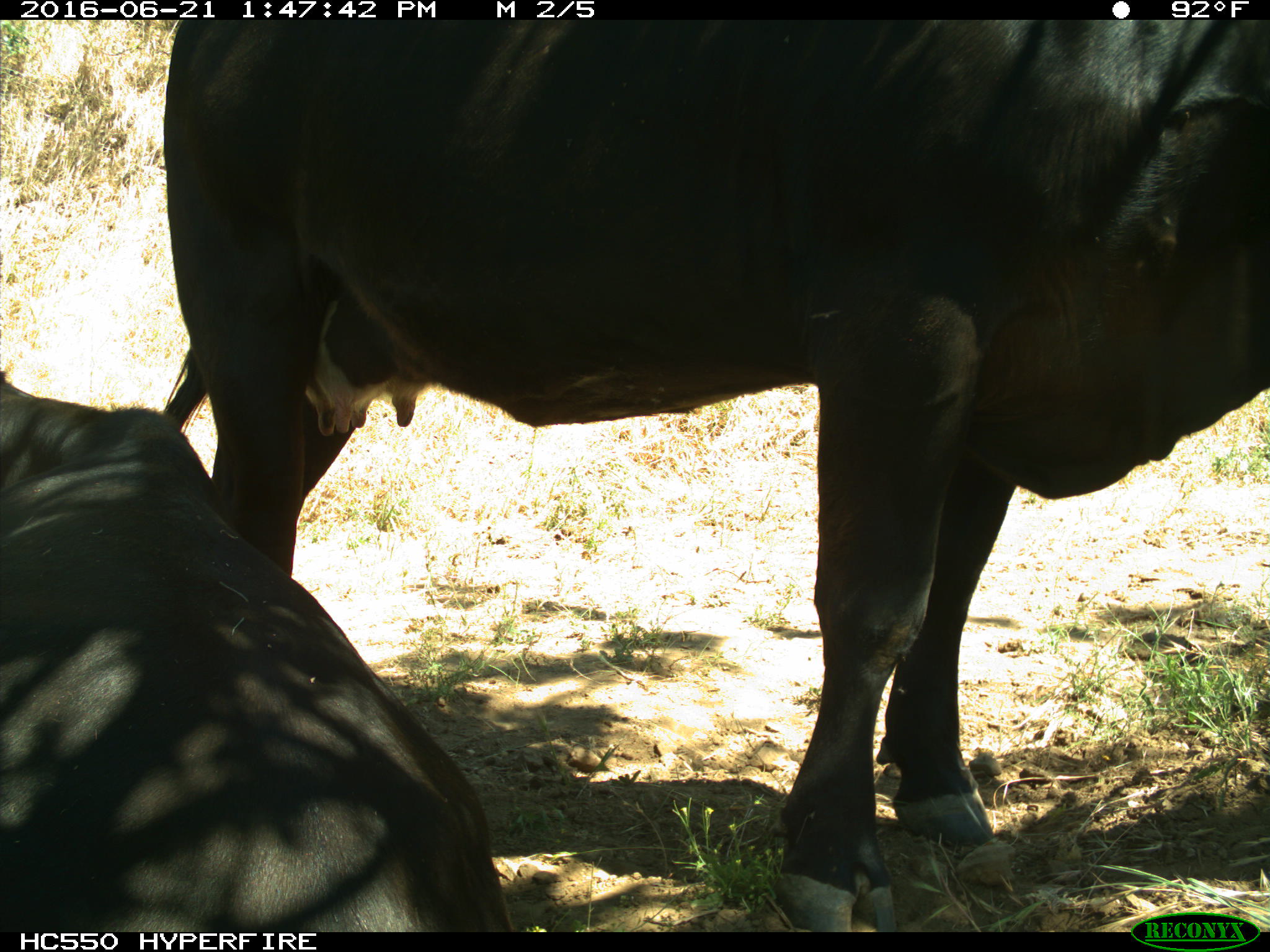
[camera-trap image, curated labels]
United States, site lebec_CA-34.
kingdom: Animalia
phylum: Chordata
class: Mammalia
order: Artiodactyla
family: Bovidae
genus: Bos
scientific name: Bos taurus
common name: domestic cow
Bos taurus (domestic cow).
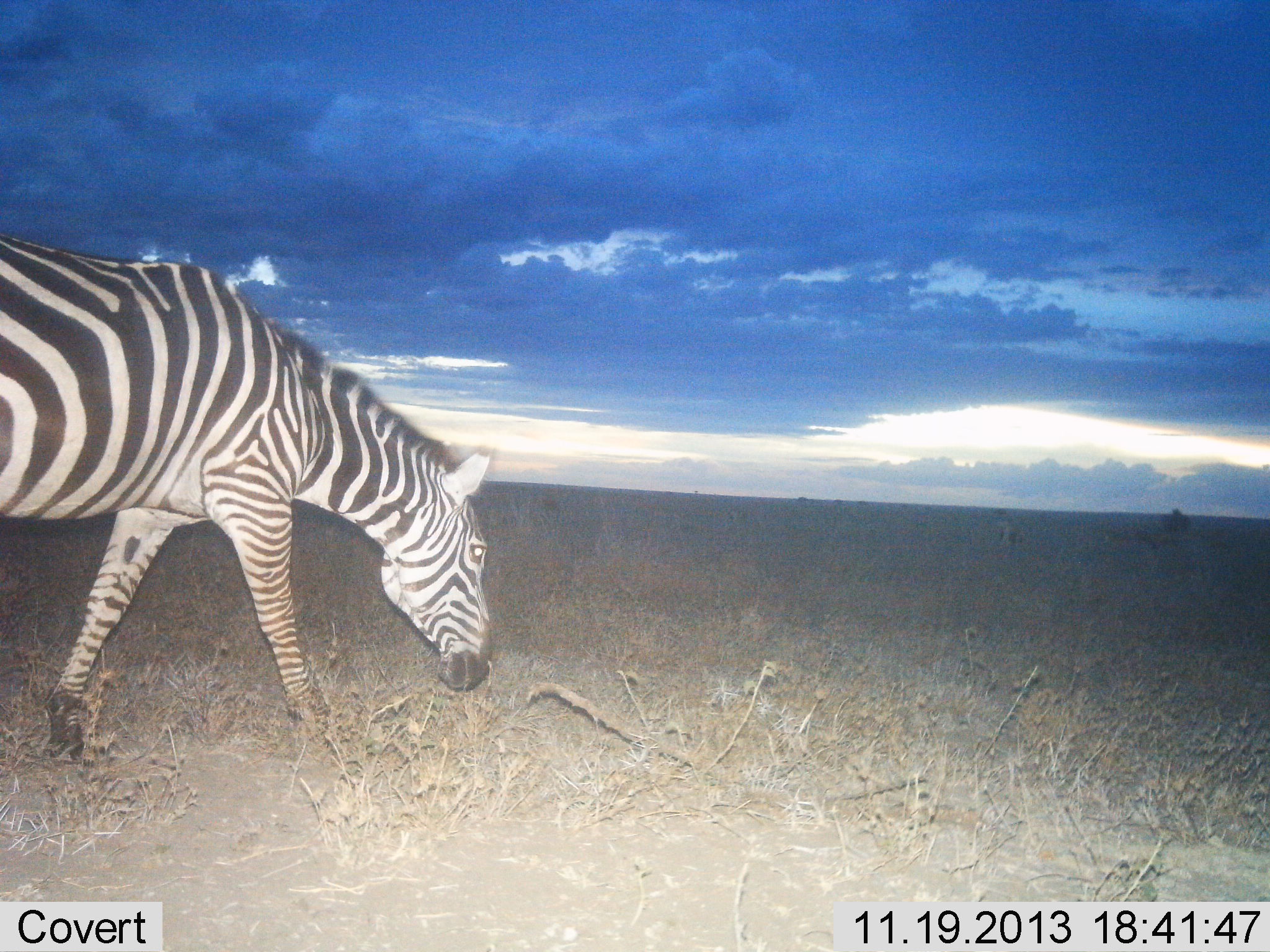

■ What is being asked
Please retype all of the material exactly, skipping whatever images it holds.

■ Exercise result
[camera-trap image, curated labels]
United States, site lebec_CA-34.
kingdom: Animalia
phylum: Chordata
class: Mammalia
order: Artiodactyla
family: Bovidae
genus: Bos
scientific name: Bos taurus
common name: domestic cow
Bos taurus (domestic cow).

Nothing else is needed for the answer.